##### KUTIPAN TEKS #####

Saudari-Saudara yang dikasihi Yesus Kristus,

Yesus tahu dan kenal betul watak anak-anak dunia. Mereka mudah terpecah belah oleh perbedaan, kebencian, egois, dan kecenderungan (hasrat, pikiran, hawa nafsu). Bahkan kata-kata mereka seperti pedang bermata dua dan sangat menyakitkan, sehingga dendam sampai mati. Karena itu, Yesus menyerahkan kita semua dalam pelukan kasih Bapa-Nya, agar kita semua bersatu. Kesatuan bukan berarti seragam melainkan kebersamaan dalam cinta kasih yang saling mendengarkan, menghargai, menghormati, dan membuka diri. Di zaman now ini, persoalan tersebut sangat sulit diwujudkan-dipraktikan. Walaupun sulit, Yesus telah mendoakan kita agar menjadi satu anak-anak Allah-Bapa.

Yohanes 17: 20-26 mengabadikan doa Yesus yang paling intim dan mendalam. Yesus berdoa tidak hanya bagi para rasul yang hadir di depan-Nya, tetapi untuk orang-orang yang percaya kepadaKu karena pemberitaan mereka supaya mereka semua menjadi satu seperti Engkau ya Bapa di dalam Aku dan Aku dalam Engkau -mereka di dalam Kita (Yoh 17:20-21). Demikian juga dalam Kisah Para Rasul 7: 55-60 mengisahkan Santo Stefanus berdoa, “Ya Tuhan Yesus, terimalah rohku… Tuhan, janganlah tanggungkan dosa ini kepada mereka!” Yesus dan Santo Stefanus berdoa semoga kita semua bersatu.

Bacaan dalam Minggu Paskah VII ini berbicara tentang doa-komunikasi. Gereja memperingati minggu ini sebagai Hari Komunikasi Sedunia. Komunikasi bukan hal teknis atau sekadar tukar informasi melainkan ungkapan terdalam dari iman yang hidup. Komunikasi dimaksudkan agar kita bersatu, dekat satu dengan yang lain. Mendiang Paus Fransiskus mengajak kita merenung kembali peran komunikasi dalam membangun persaudaraan, menegakkan kebenaran dan menyembuhkan luka dunia. Paus Fransiskus menekankan pentingnya mendengarkan secara mendalam sebagai dasar komunikasi sejati. Tanpa mendengarkan dengan hati, kata-kata menjadi hambar, hampa, dan kosong, sebaliknya mendengarkan dengan hati menghasilkan kesatuan – kesembuhan hati kita. Dalam komunikasi, kita juga harus hati-hati dan waspada dengan ungkapan ini “Di luar bagai madu, di dalam bagai empedu.”

##### BARIS DATA #####

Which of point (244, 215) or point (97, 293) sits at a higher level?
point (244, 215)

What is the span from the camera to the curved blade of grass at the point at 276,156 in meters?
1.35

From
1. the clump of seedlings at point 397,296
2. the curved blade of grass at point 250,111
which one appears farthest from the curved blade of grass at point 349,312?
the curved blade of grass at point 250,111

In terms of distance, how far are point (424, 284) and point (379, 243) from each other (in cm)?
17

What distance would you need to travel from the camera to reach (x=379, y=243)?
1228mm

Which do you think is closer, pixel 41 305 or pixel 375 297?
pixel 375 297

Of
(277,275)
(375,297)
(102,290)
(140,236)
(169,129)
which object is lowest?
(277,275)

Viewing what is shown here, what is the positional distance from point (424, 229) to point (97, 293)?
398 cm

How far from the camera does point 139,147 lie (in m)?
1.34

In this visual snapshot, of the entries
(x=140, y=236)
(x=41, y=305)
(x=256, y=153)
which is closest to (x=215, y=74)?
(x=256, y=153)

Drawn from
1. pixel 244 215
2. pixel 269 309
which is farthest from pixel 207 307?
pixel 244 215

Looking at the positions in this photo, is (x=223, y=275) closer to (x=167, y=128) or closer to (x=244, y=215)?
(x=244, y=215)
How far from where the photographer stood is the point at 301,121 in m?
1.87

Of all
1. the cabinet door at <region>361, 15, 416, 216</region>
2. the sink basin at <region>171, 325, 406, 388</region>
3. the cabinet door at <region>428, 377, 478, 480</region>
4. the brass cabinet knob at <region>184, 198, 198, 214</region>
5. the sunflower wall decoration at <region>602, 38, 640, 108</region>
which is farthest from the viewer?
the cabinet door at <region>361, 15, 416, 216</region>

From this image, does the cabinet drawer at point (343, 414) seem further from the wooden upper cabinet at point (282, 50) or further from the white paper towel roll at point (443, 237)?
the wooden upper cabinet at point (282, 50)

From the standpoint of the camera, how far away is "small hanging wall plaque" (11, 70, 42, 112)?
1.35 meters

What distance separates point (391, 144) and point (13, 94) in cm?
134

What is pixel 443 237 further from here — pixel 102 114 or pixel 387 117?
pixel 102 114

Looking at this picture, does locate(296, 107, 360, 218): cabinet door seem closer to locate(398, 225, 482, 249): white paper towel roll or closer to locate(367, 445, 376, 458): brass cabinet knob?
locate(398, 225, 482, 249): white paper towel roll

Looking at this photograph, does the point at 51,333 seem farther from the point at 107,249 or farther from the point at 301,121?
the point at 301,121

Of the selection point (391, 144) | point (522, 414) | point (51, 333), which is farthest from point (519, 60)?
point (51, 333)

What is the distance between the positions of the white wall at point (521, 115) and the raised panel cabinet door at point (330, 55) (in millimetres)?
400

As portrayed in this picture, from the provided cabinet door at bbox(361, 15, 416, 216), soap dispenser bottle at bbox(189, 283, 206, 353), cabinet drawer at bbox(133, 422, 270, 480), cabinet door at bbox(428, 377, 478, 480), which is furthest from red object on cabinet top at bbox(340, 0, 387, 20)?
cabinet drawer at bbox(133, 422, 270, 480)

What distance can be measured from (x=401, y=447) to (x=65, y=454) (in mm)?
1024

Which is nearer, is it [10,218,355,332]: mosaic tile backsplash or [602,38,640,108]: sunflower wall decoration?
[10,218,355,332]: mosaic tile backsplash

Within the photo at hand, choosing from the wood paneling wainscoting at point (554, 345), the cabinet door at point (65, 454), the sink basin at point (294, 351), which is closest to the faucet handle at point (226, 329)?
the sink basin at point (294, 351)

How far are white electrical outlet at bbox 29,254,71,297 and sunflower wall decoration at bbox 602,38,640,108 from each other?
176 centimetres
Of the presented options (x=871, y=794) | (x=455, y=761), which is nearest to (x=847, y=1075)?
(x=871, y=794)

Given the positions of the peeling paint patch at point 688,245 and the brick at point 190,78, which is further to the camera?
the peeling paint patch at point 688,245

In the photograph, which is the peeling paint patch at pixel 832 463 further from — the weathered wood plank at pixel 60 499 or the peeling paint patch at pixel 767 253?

#####

[TUJUAN LATIHAN]:
a) Menurut renungan di atas, sebagai hari apa Gereja memperingati Minggu Paskah VII?
b) Kutiplah dari renungan di atas bagian yang diawali "Saudari-Saudara yang dikasihi" dan diakhiri "satu anak-anak Allah-Bapa.", tanpa mengubah satu kata pun.

[LATIHAN TERJAWAB]:
a) Hari Komunikasi Sedunia.

b)
Saudari-Saudara yang dikasihi Yesus Kristus,

Yesus tahu dan kenal betul watak anak-anak dunia. Mereka mudah terpecah belah oleh perbedaan, kebencian, egois, dan kecenderungan (hasrat, pikiran, hawa nafsu). Bahkan kata-kata mereka seperti pedang bermata dua dan sangat menyakitkan, sehingga dendam sampai mati. Karena itu, Yesus menyerahkan kita semua dalam pelukan kasih Bapa-Nya, agar kita semua bersatu. Kesatuan bukan berarti seragam melainkan kebersamaan dalam cinta kasih yang saling mendengarkan, menghargai, menghormati, dan membuka diri. Di zaman now ini, persoalan tersebut sangat sulit diwujudkan-dipraktikan. Walaupun sulit, Yesus telah mendoakan kita agar menjadi satu anak-anak Allah-Bapa.